その中で、女性が喜びそうなものを中心に料理を選ぶ。二人とも気に入ってくれればいいのだけれど。
ふと隣の方を見ると、そちらでは副団長がフィンに「ルティナに手を出すなよ!」と本日五度目の釘を刺していた。
副団長はティナ嬢を余程好ましく思っているのだろう。ただ、少し執着心が強いようにも感じる。
一方、フィンは副団長の言葉にうんざりした顔で返事をしていた。
その態度が何度も釘を刺される原因ではなかろうかとは思ったけれど、それを指摘して同意されるならまだしも、副団長の矛先が何かの拍子にこちらに向いてしまっても困るため、あえて口を噤んだ。
でもその所為で、更に数回程同じ話を耳にする破目になったが。
なお、買い出しの最中、我々は副団長のお小言だけではなくティナ嬢の素性についても話をした。

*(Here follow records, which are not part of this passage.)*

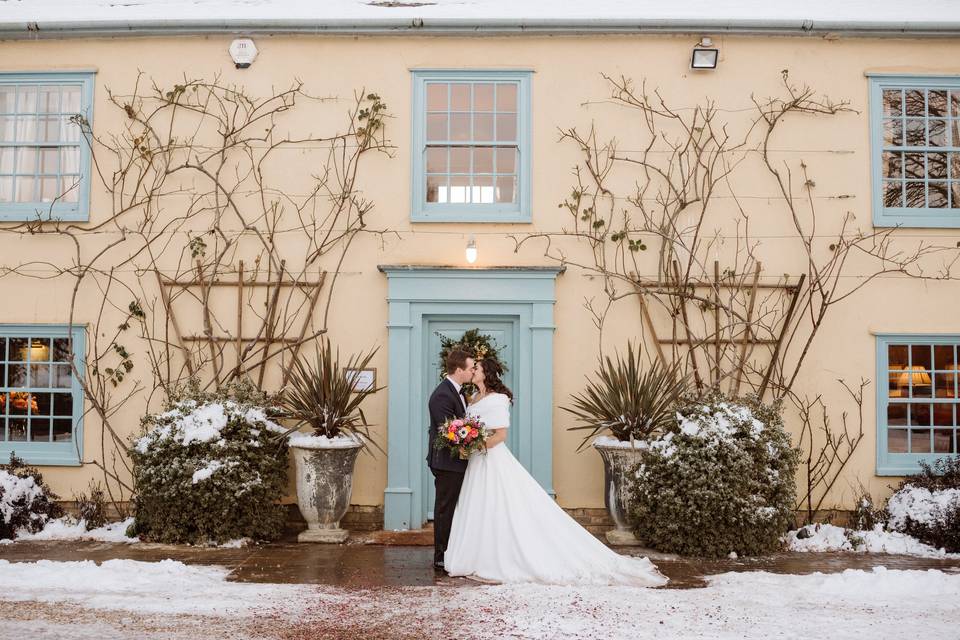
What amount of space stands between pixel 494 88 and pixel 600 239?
6.90ft

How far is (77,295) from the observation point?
9.48m

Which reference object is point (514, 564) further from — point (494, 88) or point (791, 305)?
point (494, 88)

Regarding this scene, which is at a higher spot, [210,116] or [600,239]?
[210,116]

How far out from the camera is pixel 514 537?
6.91m

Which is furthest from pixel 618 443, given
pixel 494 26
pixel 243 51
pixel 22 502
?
pixel 22 502

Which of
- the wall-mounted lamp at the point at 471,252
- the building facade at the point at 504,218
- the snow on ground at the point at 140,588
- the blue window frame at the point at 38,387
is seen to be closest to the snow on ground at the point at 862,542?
the building facade at the point at 504,218

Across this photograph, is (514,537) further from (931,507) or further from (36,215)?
(36,215)

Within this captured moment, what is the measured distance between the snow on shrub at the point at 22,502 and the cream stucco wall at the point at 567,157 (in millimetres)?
444

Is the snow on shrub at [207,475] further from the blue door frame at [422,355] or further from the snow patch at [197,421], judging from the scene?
the blue door frame at [422,355]

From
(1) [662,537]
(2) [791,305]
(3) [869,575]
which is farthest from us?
(2) [791,305]

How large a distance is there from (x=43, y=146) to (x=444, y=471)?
6.36 m

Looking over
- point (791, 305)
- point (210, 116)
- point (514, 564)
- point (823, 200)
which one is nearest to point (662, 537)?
point (514, 564)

と言っても、ルディ君の血縁者かそれに近しい者ではなかろうかという予想が付いたくらいで、結局彼女が何者なのかはわからなかったが。
それから程なくして、抱えきれない程の料理を手に、隊長たちが待つ広場へと戻る。
隊長たちがいる辺りを見れば、二人が仲良くお喋りをしていた。
そう言えば二人は知り合いだったな。隊長はそれについて話を逸らしていたけれど……って、あ、まずい。

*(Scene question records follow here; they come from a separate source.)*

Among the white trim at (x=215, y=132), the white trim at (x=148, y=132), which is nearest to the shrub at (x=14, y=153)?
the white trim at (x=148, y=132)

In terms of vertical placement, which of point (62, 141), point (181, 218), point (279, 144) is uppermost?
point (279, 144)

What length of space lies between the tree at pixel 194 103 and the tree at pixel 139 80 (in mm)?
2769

ぼんやりと考えていたら、ふと脳裏にあの時の隊長の顔が浮かんできてしまい、思わず両肩が上がりそうになった。それと同時に表情も崩れかけ、慌てて繕う。
だが、そんなことを知る由もない隊長が「早かったわね」と微笑みながら言うものだから、再び顔がにやけそうになって困った。
更に困ったのは、それを誤魔化そうとしたら何故か言動がフィンのようになってしまったことである。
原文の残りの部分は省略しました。